Em linguagem econômica se poderia dizer que o Brasil confunde fluxo com estoque. Ou seja, do estoque de emissões, o Brasil participou pouco já que seu processo de desenvolvimento foi mais lento e algumas escolhas, como a de fontes renováveis na energia, fizeram com que o país emitisse pouco no passado. Mas o que interessa agora é o fluxo, porque é ele que nos levará às perigosas mudanças climáticas.
- O que está acontecendo na Amazônia é seriíssimo. Temos que reverter esse processo não só pelo mundo, mas por nós também. A posição do governo de rejeitar qualquer compromisso de redução das emissões porque isso supostamente impediria o nosso desenvolvimento é um argumento da época dos militares. Não faz sentido algum - afirma Goldemberg.
China e Índia também estão na mesma situação: passaram a ser grandes emissores e rejeitam qualquer tipo de compromisso sob o argumento de que isso pode limitar o seu desenvolvimento. Na opinião de Goldemberg, essa idéia envelheceu por três motivos: primeiro, as novas tecnologias permitem um desenvolvimento sem agressões ambientais; segundo, a destruição do espaço comum não pode ser apresentada como direito aos países menos desenvolvidos e terceiro, esses três países estão na lista dos cinco que mais poluem. Os Estados Unidos são os campeões, depois vêm exatamente a China, a Rússia, a Índia e o Brasil.

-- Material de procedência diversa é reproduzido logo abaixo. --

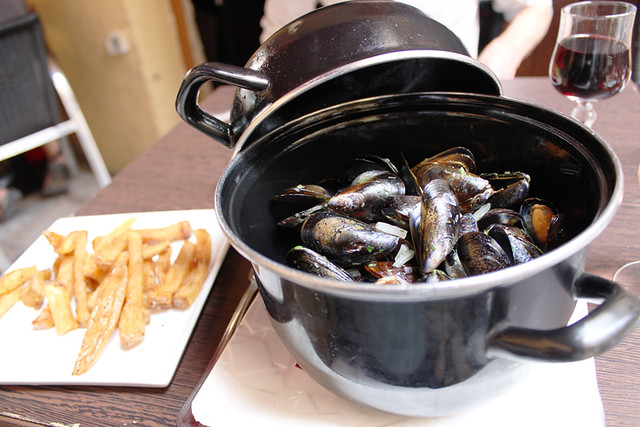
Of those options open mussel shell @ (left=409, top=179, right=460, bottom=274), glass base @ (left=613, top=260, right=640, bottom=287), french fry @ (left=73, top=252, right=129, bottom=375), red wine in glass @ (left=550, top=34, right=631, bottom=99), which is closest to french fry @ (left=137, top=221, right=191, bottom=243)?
french fry @ (left=73, top=252, right=129, bottom=375)

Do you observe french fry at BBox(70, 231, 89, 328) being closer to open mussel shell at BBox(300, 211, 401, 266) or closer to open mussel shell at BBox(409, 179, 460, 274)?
open mussel shell at BBox(300, 211, 401, 266)

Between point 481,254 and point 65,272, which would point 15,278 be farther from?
point 481,254

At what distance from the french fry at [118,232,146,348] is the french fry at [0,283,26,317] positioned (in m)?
0.25

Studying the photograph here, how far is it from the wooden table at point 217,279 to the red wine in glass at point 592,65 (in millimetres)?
150

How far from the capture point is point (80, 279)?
95 centimetres

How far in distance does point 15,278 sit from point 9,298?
55 mm

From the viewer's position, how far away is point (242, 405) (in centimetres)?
65

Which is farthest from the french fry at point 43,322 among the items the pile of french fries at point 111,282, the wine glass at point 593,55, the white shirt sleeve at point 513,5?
the white shirt sleeve at point 513,5

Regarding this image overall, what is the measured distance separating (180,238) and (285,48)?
55 centimetres

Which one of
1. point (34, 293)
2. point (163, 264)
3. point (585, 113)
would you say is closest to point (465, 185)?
point (163, 264)

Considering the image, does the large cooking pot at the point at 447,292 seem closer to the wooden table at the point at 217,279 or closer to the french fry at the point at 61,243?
the wooden table at the point at 217,279

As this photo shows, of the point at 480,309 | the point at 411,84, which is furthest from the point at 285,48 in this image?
the point at 480,309

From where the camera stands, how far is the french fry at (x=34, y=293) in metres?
0.92

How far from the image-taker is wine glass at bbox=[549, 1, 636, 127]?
3.65 ft
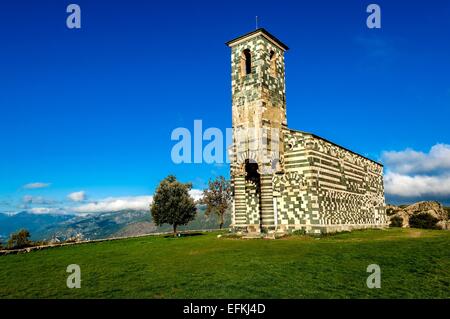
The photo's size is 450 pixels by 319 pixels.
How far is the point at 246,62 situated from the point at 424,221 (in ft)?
105

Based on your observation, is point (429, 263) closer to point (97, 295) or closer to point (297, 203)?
point (97, 295)

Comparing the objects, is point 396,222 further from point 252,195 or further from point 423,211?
point 252,195

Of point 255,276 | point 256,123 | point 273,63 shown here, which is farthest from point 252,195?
point 255,276

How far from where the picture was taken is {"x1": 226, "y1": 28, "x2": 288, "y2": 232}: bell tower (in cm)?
2630

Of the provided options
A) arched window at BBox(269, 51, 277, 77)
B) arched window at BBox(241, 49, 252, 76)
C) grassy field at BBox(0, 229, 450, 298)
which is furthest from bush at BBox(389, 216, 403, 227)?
grassy field at BBox(0, 229, 450, 298)

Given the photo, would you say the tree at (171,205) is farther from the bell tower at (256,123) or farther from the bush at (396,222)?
the bush at (396,222)

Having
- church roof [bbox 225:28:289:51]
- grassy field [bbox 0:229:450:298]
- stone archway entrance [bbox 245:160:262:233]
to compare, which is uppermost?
church roof [bbox 225:28:289:51]

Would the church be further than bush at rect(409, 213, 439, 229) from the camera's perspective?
No

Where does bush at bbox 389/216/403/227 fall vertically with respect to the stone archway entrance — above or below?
below

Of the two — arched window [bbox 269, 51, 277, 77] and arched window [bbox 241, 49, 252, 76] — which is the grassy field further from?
arched window [bbox 269, 51, 277, 77]

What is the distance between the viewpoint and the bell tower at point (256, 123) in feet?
86.3
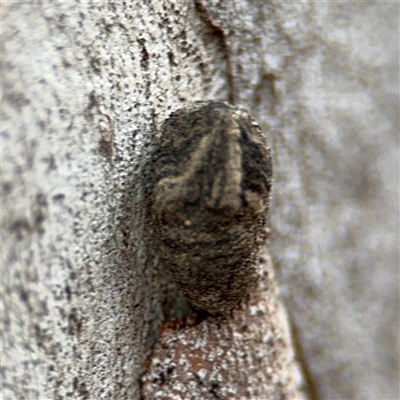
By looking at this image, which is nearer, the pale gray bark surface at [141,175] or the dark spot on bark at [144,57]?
the pale gray bark surface at [141,175]

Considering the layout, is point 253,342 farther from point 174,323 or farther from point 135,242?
point 135,242

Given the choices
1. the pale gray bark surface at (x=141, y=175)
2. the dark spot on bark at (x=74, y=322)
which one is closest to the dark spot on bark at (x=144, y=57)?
the pale gray bark surface at (x=141, y=175)

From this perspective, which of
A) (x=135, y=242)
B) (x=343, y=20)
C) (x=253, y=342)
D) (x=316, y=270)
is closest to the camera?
(x=135, y=242)

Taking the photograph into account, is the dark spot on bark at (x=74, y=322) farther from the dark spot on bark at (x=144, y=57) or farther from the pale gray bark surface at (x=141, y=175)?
the dark spot on bark at (x=144, y=57)

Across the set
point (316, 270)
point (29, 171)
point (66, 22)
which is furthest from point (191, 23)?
point (316, 270)

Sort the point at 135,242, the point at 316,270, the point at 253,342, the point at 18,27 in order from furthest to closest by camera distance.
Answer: the point at 316,270, the point at 253,342, the point at 135,242, the point at 18,27

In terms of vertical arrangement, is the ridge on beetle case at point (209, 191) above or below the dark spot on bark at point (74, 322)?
above

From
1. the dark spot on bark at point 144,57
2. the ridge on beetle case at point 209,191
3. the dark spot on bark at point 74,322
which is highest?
the dark spot on bark at point 144,57

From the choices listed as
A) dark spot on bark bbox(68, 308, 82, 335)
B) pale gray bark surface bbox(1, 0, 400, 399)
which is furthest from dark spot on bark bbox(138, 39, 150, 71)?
dark spot on bark bbox(68, 308, 82, 335)

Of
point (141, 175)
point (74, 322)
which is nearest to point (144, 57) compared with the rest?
point (141, 175)
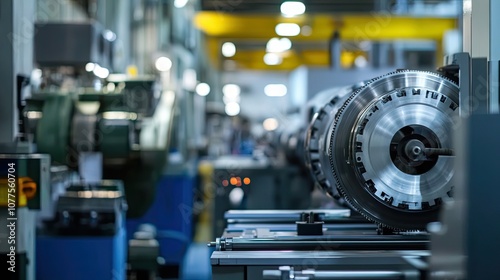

No mundo, há desigualdades até no efeito estufa. Ou seja, os problemas ambientais atingem mais os pobres:
- Se tivermos mesmo mudanças climáticas que produzam elevação de um metro do oceano, que é uma das hipóteses para este século, Nova York vai construir diques, mas Bangladesh vai perder 1/3 do seu território - alerta Goldemberg.